-- Start of Working data --
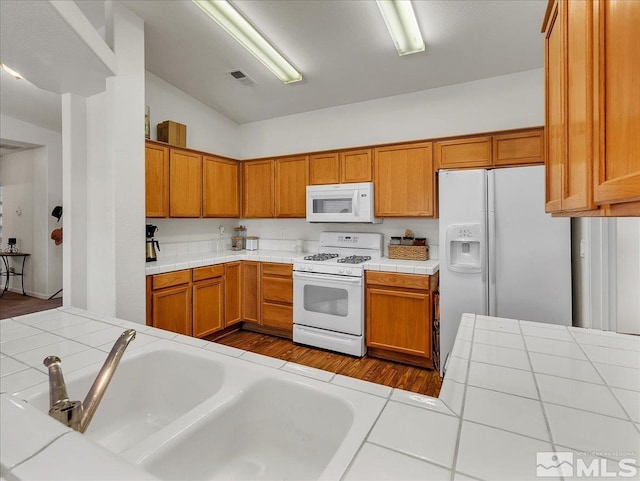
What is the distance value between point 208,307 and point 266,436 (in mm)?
2630

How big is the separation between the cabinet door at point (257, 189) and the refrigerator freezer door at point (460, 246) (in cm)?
209

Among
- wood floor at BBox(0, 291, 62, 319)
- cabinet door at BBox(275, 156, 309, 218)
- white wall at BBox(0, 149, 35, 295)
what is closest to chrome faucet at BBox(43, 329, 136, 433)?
cabinet door at BBox(275, 156, 309, 218)

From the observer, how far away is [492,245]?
249cm

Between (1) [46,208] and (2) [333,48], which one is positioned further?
(1) [46,208]

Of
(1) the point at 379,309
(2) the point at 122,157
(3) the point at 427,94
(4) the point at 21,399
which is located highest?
(3) the point at 427,94

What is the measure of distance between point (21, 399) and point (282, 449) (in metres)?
0.68

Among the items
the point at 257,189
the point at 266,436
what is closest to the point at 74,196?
the point at 257,189

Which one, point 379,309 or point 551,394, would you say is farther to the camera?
point 379,309

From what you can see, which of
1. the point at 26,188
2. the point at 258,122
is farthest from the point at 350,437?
the point at 26,188

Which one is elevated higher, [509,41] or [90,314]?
[509,41]

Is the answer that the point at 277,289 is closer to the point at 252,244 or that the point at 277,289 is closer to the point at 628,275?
the point at 252,244

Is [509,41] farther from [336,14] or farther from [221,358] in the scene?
[221,358]

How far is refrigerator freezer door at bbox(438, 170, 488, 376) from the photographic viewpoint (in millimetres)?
2535

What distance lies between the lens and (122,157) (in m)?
2.50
-- End of Working data --
◆ Instruction ◆
Please copy all of the items above word for word, leaving out the pictures.

◆ Exercise output ◆
What is the distance value between point 208,307 and point 266,436 (in mm)?
2630

How big is the separation between the cabinet door at point (257, 189) and the refrigerator freezer door at point (460, 246) (in cm)?
209

Among
- wood floor at BBox(0, 291, 62, 319)
- cabinet door at BBox(275, 156, 309, 218)
- white wall at BBox(0, 149, 35, 295)
what is closest to chrome faucet at BBox(43, 329, 136, 433)?
cabinet door at BBox(275, 156, 309, 218)

From the observer, how far away is [492,245]?
249cm

Between (1) [46,208] and (2) [333,48], which one is positioned further?
(1) [46,208]

Of
(1) the point at 379,309
(2) the point at 122,157
(3) the point at 427,94
(4) the point at 21,399
which is located highest?
(3) the point at 427,94

What is the measure of distance between point (21, 399) and point (282, 449) (in metres)?
0.68

Among the items
the point at 257,189
the point at 266,436
what is closest to the point at 74,196?
the point at 257,189

Which one, point 379,309 or point 551,394, would you say is farther to the camera?
point 379,309

From what you can see, which of
1. the point at 26,188
2. the point at 258,122
is farthest from the point at 350,437?
the point at 26,188

Which one is elevated higher, [509,41] or [90,314]?
[509,41]

Is the answer that the point at 277,289 is closer to the point at 252,244 or that the point at 277,289 is closer to the point at 628,275?
the point at 252,244

Is [509,41] farther from [336,14] or farther from [221,358] in the scene?
[221,358]

How far is refrigerator freezer door at bbox(438, 170, 488, 376) from the photographic viewpoint (in millimetres)?
2535

What distance lies between the lens and (122,157) (in m)?
2.50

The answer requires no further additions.